Рабочее задание: Перепишите слово в слово отрывок из приведенного ниже текста о Сергее Бирюкове и футуристах. Начните с места, где стоит «Бирюков создает живые», и остановитесь после «чу-у-у-у (с. 14).».
____ Исходный текст
Здесь стоит привести еще одну параллель. Читатель, произносящий про себя текст Хлебникова или Маяковского, неизбежно воспроизводит в своей жизни (это maxima в заданной системе координат) универсальные принципы, заложенные в этом тексте. “Мера то полна овса, то волхвует словом”, — писал Хлебников. Другими словами, в русском футуризме действует принцип неделимой и постоянно возобновляемой субстанции, которая требует постоянного воплощения, взывает к читателю. Читающий такой текст человек неизбежно проецирует на себя образ невидимого двойника и ловит себя на мысли, что выкликает кого-то из заветного круга — и этот кто-то — не кто иной, как богиня Кострома.
В своем творчестве и жизни Сергей Бирюков еще раз разыгрывает эту сцену “Ошибки Барышни Смерти”. И как диктует обновленный сказочный сюжет, Барышня Смерть проигрывает, отдавая свою душу герою, который начинает носить эту смерть в себе. (Постфутуристы, в отличие от первых пасса- жиров “парохода современности”, не оставляют после себя жизнеописаний для последующей кодификации, но в рамках короткой заметки можно было бы привести одну забавную деталь. По свидетельству многих, с годами поэт Сергей Бирюков все больше напоминает Бабу-Ягу в исполнении Георгия Милляра, а в одном из своих перформансов он предстает в образе палестинской старухи.)
Вернемся к сюжету о герое и его двойнике, который разыгрывает Сергей Бирюков. Носящий в себе свою смерть всем предъявляет ее, так что эти “все” шарахаются (как, например, в хрестоматийном для нового поколения читателей произведении “Пальмовый пьянарь” Амоса Тутуолы или как поется в песне Егора Летова 1990 года:
“…идет смерть по улице, несет блины на блюдце”, что свидетельствует о “живучести” сюжета). Поэт остается один на один со своей памятью, поскольку в пределе — все мертвы. А речь поэта — это заговор, как “народный”, так и “всемирный”, если уж начали каламбурить.
Мнемоническое высказывание поэта, обращенное к мертвым, движимо единым и точным образом-иконой, который он мысленно созерцает. Икона эта универсальна, индивидуальна и невидима. Но она может быть “рассказана”, схвачена в точном порядке слов. И это словесное пластическое высказывание отличается от фотографии тем, что в нем становится видимым то, что увидеть нельзя, и даже то, что не существует.
Бирюков создает живые портреты Хлебникова, Крученых и других ушедших поэтов, в том числе тех, кого знал лично. И это не гальванические идолы, которым бьет поклоны безумный молельщик. Это живые образы, вполне разбойничьи, чтобы “бежать с иконы”, по выражению Маяковского, как в стихотворении, где речь идет именно о фотографиях Хлебникова: что Хлебников птицей нахохлился / что Хлебников шелестящим орешником / что бобэоби / что малыш Хлебников / что Хлебни- ков в солдатской фуражке / что Вели- мир в мордовской шапке / что Зангези / что шелест и шепот / что речь речи речики речики / что зинзивер / зиив чуив челять чул / чу-у-у-у (с. 14).
________
____ Предоставленные сведения
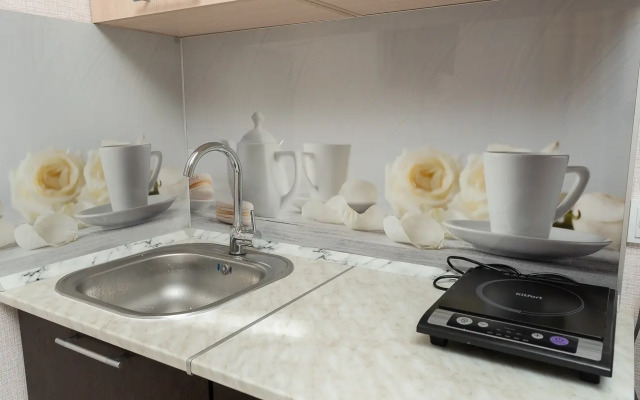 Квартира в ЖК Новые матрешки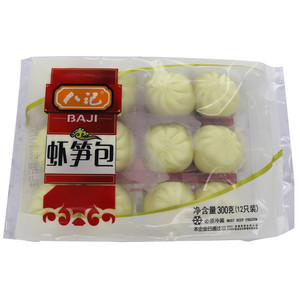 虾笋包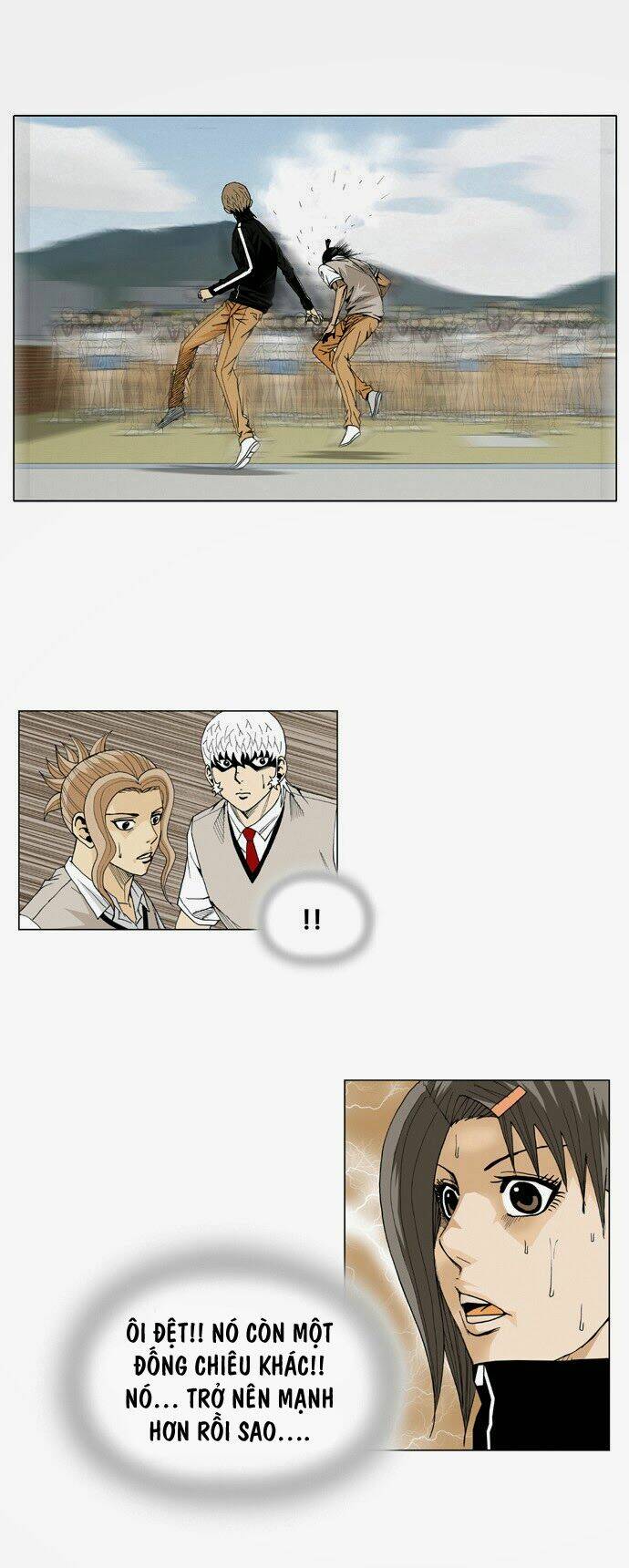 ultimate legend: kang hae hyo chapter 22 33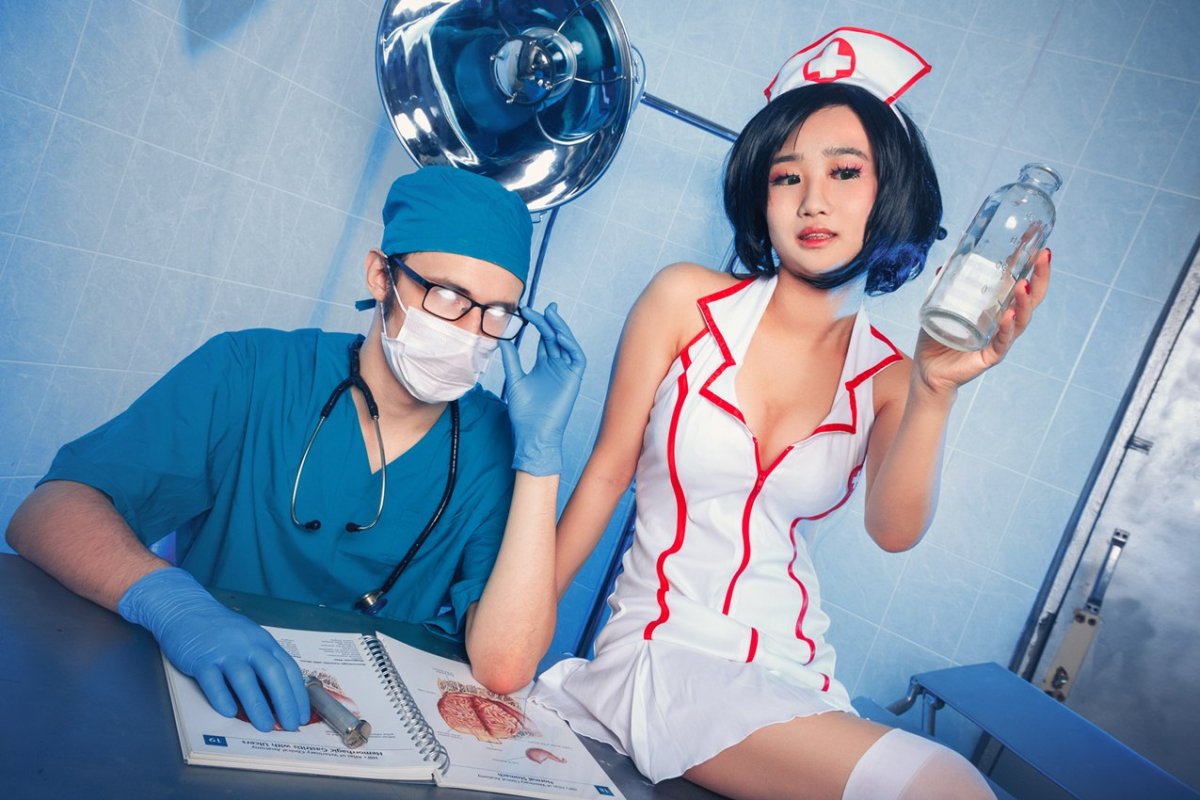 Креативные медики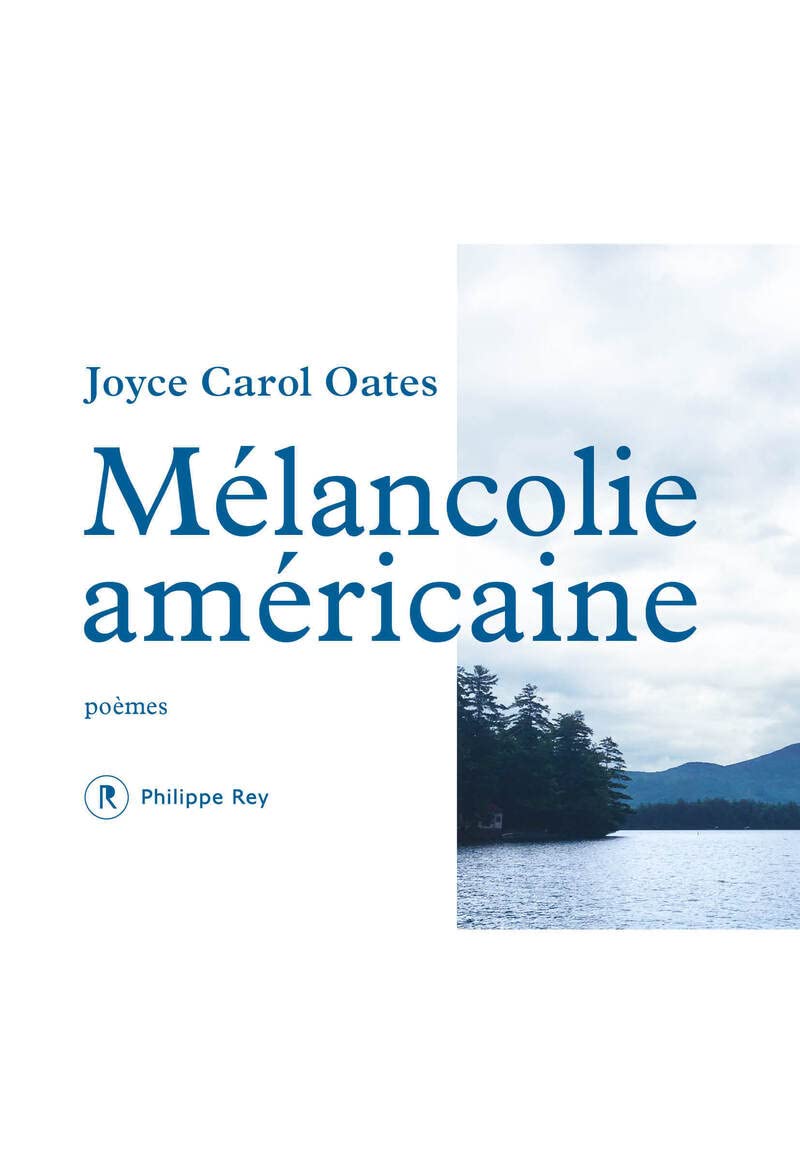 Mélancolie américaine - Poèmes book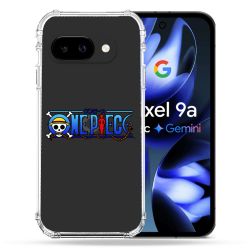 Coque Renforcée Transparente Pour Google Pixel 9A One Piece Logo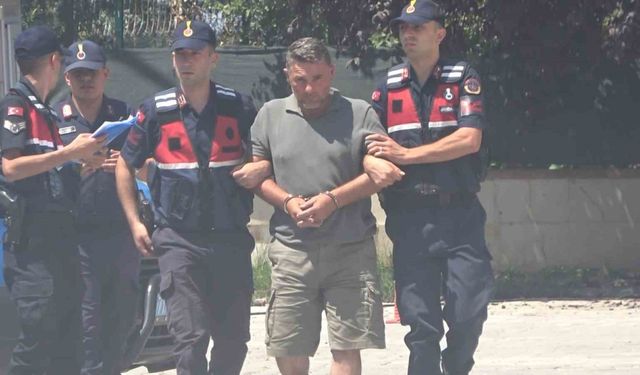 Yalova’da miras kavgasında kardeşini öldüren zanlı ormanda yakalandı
________
Ответ на задание:
Бирюков создает живые портреты Хлебникова, Крученых и других ушедших поэтов, в том числе тех, кого знал лично. И это не гальванические идолы, которым бьет поклоны безумный молельщик. Это живые образы, вполне разбойничьи, чтобы “бежать с иконы”, по выражению Маяковского, как в стихотворении, где речь идет именно о фотографиях Хлебникова: что Хлебников птицей нахохлился / что Хлебников шелестящим орешником / что бобэоби / что малыш Хлебников / что Хлебни- ков в солдатской фуражке / что Вели- мир в мордовской шапке / что Зангези / что шелест и шепот / что речь речи речики речики / что зинзивер / зиив чуив челять чул / чу-у-у-у (с. 14).